TASK REQUIREMENTS:
The answer must consist of each line below that contains the string "Tragelaphus".

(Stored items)
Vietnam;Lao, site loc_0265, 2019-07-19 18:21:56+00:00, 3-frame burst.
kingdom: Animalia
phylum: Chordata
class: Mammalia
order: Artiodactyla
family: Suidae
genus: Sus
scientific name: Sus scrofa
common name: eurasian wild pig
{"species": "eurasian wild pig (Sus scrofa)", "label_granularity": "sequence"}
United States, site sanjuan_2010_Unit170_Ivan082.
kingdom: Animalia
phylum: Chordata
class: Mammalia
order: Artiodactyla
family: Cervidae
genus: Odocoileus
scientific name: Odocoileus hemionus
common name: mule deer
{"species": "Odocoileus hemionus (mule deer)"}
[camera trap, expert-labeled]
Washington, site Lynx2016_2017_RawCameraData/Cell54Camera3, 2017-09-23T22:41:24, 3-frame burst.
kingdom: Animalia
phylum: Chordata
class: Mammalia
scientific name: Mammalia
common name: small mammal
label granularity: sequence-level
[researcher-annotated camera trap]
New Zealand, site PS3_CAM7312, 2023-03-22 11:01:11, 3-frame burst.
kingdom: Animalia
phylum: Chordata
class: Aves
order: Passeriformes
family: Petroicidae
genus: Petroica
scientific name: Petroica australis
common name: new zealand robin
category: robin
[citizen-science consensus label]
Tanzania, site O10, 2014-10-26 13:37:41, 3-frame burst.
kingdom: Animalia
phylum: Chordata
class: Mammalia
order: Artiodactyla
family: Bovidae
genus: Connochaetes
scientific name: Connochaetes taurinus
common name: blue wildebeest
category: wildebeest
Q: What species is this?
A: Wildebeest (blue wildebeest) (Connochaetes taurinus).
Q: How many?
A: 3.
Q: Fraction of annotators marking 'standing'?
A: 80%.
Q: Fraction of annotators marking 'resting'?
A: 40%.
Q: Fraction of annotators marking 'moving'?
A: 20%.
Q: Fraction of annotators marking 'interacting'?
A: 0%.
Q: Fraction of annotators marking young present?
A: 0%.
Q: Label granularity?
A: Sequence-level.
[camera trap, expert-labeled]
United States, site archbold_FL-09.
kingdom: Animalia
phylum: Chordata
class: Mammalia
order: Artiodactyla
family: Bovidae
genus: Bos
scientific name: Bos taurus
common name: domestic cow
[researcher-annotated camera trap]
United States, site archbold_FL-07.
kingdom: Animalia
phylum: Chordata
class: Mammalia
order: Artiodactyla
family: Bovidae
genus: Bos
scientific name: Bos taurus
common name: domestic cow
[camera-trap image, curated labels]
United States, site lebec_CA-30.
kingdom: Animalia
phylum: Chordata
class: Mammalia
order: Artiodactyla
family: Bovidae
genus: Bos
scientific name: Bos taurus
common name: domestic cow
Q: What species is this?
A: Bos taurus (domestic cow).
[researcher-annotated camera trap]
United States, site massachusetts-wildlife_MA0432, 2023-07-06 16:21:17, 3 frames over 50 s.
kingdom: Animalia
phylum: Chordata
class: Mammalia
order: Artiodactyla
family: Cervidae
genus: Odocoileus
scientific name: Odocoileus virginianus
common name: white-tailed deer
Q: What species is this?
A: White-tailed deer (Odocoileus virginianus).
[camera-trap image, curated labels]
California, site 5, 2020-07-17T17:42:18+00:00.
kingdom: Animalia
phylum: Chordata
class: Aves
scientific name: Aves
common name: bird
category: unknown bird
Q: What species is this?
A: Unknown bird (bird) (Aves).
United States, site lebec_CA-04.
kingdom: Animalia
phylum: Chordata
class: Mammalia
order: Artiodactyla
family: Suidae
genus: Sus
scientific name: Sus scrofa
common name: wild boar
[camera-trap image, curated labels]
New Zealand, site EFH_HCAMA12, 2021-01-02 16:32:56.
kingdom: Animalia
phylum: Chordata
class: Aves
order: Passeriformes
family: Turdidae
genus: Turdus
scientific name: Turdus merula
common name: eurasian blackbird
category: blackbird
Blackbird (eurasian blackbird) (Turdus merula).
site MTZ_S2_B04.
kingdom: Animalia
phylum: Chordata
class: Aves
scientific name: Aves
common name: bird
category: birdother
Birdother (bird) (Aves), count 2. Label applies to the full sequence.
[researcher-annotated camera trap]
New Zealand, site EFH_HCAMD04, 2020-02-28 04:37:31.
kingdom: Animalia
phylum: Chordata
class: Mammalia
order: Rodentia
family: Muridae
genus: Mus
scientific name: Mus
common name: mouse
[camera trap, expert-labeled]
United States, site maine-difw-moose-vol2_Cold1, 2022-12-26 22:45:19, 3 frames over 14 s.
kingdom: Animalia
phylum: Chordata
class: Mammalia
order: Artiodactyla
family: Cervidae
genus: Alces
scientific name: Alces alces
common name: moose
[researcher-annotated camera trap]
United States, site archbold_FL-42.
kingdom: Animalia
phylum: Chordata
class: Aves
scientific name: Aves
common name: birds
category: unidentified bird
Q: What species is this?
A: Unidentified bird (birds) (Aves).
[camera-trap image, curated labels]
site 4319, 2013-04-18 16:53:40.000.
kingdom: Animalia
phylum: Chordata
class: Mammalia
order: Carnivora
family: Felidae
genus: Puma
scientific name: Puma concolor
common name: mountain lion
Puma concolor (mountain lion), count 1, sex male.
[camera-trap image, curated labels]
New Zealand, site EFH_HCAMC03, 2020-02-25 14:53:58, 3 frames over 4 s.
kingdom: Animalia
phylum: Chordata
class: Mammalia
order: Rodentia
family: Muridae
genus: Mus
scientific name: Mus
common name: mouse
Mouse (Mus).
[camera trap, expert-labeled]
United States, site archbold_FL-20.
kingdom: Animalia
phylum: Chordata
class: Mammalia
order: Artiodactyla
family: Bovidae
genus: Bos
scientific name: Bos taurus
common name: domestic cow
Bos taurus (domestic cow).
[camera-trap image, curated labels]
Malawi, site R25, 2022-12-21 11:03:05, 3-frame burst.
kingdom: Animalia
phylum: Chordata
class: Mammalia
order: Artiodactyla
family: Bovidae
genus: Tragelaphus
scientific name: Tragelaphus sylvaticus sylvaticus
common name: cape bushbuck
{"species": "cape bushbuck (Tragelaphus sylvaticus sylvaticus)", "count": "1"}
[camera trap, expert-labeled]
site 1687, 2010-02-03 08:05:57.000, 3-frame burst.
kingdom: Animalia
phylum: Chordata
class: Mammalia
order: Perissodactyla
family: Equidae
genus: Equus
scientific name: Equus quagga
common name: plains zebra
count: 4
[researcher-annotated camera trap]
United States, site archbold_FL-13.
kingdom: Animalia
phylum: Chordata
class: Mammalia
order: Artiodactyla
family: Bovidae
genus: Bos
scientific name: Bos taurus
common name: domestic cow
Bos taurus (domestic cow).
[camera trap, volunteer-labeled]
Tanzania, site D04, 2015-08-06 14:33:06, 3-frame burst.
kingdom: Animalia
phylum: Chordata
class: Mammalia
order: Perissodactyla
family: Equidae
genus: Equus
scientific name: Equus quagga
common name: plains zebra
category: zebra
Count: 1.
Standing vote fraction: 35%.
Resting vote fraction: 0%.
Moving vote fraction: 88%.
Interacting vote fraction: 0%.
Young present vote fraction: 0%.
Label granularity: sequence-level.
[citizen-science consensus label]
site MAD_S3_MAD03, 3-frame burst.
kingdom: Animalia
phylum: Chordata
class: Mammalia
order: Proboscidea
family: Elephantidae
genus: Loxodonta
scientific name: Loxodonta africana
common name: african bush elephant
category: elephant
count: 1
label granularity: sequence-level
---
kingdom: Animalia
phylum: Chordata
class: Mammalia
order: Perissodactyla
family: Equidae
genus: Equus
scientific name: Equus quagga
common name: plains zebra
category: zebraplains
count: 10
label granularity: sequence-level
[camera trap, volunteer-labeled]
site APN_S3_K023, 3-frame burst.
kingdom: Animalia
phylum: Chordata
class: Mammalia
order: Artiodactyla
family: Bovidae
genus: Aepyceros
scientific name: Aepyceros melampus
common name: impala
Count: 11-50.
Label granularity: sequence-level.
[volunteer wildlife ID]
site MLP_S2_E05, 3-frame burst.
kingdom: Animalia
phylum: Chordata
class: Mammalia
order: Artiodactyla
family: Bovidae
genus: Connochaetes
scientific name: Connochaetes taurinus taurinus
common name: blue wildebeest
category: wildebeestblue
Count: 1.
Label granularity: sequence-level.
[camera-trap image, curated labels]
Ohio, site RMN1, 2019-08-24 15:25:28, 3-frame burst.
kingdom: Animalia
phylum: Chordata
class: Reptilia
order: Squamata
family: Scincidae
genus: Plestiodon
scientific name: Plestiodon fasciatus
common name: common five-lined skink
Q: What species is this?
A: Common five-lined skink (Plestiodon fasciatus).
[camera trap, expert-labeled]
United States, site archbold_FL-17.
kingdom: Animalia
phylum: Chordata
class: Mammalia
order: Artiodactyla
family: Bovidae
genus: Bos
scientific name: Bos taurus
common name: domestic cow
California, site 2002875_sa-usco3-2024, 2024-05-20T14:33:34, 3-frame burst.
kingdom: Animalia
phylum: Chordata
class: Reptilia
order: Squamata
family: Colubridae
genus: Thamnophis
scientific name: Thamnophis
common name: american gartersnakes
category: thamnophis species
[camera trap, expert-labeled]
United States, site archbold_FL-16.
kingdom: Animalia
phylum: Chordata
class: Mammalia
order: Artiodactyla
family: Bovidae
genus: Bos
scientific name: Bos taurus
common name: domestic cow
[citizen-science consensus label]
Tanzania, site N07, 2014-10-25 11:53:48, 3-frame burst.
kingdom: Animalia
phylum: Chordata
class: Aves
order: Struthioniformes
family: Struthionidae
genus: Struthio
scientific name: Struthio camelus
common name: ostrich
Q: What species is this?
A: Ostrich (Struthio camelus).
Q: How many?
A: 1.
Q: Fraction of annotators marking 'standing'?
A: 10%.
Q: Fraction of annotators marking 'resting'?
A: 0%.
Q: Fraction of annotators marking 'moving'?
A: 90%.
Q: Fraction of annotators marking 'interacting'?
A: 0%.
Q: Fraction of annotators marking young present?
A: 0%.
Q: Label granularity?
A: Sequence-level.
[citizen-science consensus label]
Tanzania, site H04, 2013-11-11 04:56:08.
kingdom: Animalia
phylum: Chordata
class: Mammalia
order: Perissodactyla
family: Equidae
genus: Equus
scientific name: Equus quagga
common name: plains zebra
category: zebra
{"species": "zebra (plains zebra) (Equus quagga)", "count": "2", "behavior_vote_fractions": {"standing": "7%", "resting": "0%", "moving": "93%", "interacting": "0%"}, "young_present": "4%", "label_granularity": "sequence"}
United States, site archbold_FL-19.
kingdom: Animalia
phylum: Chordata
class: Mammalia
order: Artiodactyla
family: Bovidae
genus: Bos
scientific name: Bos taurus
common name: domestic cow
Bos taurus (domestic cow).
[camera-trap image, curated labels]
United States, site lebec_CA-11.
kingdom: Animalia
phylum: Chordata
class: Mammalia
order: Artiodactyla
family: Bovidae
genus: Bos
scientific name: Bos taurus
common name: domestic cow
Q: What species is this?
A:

YOUR RESPONSE:
genus: Tragelaphus
scientific name: Tragelaphus sylvaticus sylvaticus
{"species": "cape bushbuck (Tragelaphus sylvaticus sylvaticus)", "count": "1"}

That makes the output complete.